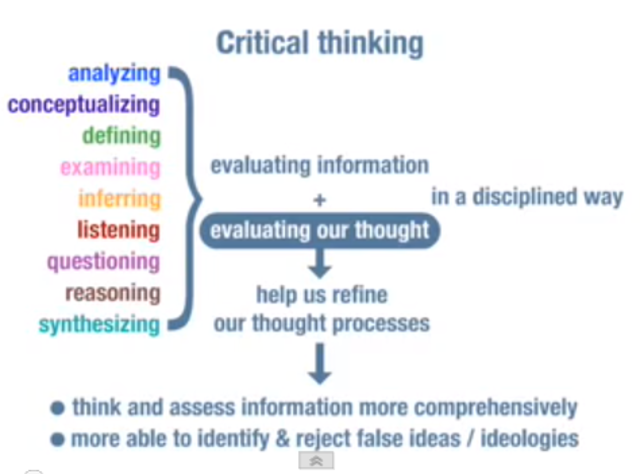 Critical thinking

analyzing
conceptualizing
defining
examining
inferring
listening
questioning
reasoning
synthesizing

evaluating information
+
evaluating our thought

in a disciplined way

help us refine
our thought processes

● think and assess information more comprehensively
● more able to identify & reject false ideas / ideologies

WHAT YOU ARE ASKED TO DO - For each line of the entries that holds the word "evaluating", pull that line out.

TASK RESULT -
evaluating information
evaluating our thought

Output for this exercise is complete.